A rabid Tory paper, the East Florida Gazette, established here in 1783, ceased publication the year the war ended. When St. Augustine received word that Spain was again to control Florida, the British evacuated.
Abandoned houses gradually filled with Americans taking up Spanish land grants. A few years later American residents urged the annexation of Florida by the United States, and in 1812 a number of them joined a similar group from Fernandina for a time to support a Republic of Florida. Another Spanish evacuation took place in 1821, when Spain transferred Florida to the United States. After the new American Government became operative, the second session of the legislature was held in St. Augustine, but later Tallahassee was chosen as the capital.
Among the visitors to the city during the next decade were Prince Achille Murat, nephew of Napoleon, and Ralph Waldo Emerson, who wrote that St. Augustine was a town of some 'eleven or twelve hundred people,' and that 'the Americans live on their offices, the Spaniards keep billiard tables, or, if not, send their Negroes to the mud to bring back oysters, or the shore to bring fish, and the rest of the time fiddle, mask, and dance.'
Throughout the Seminole War from 1835 to 1842, the city figured prominently in national news. Soldiers wrote letters to all parts of the country, giving their impressions of the old town; of forlorn refugees from the surrounding territory camping within the walls, and of pitiful Indian prisoners and hostages confined in the dungeons of the fort. Popular sentiment favored Osceola, Seminole leader, after his seizure in 1837 while en route to confer with American leaders 7 miles from St. Augustine. His death in prison at Fort Moultrie, South Carolina, served to increase the bitterness, but this and similar controversies lapsed at the close of hostilities.

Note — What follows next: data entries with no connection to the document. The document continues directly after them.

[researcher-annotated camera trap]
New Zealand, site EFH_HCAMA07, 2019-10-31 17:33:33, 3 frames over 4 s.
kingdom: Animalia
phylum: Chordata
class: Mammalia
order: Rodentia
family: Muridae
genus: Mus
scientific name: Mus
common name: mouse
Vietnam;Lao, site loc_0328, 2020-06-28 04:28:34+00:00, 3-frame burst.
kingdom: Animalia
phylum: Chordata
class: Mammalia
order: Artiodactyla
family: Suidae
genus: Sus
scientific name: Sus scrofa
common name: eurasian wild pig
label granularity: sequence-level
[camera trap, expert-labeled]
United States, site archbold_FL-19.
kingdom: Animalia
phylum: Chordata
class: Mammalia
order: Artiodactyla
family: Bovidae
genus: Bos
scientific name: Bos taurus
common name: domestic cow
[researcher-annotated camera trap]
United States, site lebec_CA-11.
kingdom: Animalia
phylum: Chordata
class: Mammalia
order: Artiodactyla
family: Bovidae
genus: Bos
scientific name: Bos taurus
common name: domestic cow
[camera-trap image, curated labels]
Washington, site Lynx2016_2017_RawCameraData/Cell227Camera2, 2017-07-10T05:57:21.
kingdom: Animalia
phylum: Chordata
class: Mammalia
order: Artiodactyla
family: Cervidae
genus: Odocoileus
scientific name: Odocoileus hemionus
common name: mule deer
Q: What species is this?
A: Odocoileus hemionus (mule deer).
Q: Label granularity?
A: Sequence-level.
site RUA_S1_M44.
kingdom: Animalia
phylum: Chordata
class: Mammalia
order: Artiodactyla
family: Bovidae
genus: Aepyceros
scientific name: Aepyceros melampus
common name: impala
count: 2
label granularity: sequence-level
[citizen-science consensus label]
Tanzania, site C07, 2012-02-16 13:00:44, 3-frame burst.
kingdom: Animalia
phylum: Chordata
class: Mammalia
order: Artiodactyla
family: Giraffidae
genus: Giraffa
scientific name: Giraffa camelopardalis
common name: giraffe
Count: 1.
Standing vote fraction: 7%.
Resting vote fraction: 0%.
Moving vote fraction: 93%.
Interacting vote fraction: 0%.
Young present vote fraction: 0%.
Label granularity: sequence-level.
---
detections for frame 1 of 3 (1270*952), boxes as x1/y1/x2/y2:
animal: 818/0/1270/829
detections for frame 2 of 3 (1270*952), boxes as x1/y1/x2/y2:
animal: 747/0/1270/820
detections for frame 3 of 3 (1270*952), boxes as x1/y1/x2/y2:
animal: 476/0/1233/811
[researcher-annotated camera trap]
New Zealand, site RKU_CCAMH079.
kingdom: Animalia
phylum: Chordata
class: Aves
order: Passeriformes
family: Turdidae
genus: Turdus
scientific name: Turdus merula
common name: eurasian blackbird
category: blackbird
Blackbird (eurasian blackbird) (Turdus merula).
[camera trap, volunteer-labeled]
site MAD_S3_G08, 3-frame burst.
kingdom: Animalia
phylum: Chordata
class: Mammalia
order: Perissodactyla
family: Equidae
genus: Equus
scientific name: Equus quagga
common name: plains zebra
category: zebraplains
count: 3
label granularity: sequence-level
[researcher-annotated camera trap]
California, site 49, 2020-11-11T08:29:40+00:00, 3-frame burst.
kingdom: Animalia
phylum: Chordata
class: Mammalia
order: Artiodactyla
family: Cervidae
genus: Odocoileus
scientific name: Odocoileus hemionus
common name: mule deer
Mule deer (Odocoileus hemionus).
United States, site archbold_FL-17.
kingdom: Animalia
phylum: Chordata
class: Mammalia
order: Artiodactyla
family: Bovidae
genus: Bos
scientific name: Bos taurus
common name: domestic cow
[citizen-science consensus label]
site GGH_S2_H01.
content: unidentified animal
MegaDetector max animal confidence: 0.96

Union troops held the fort and town of St. Augustine from 1862 to the end of the War between the States. For a period following the war the town was practically isolated from the rest of the State. River boats operated up the St. Johns River as far as Picolata, and passengers reached the city, a distance of 48 miles, after a 6-hour stage and ferry trip. Provisions were mostly brought in from Jacksonville by sea, and prices were exorbitant. In 1871 a mule-drawn railroad was built from Tocoi, on the St.Johns River, to St. Augustine, and it was 1874 before the first locomotive entered the city.
With improved transportation an increasing number of tourists visited the city. Letters and articles written by noted journalists and novelists began to appear in northern papers. Among those attracted in the 188o's was Henry M. Flagler of New York, retired oil man who, impressed by the beauty of the little Spanish community, began its development as a winter resort. Flagler erected two large hotels and extended a railroad southward. St. Augustine was made, and remains, headquarters of the Florida East Coast Railway and Hotel System.
Although surrounded by water, St. Augustine has been retarded in its development as a port by the constantly shifting sand bars at the mouth of the Matanzas River, channel to the sea, which form a barrier to all but shallow draft vessels. Some water commerce, however, has been developed through the Intracoastal Waterway.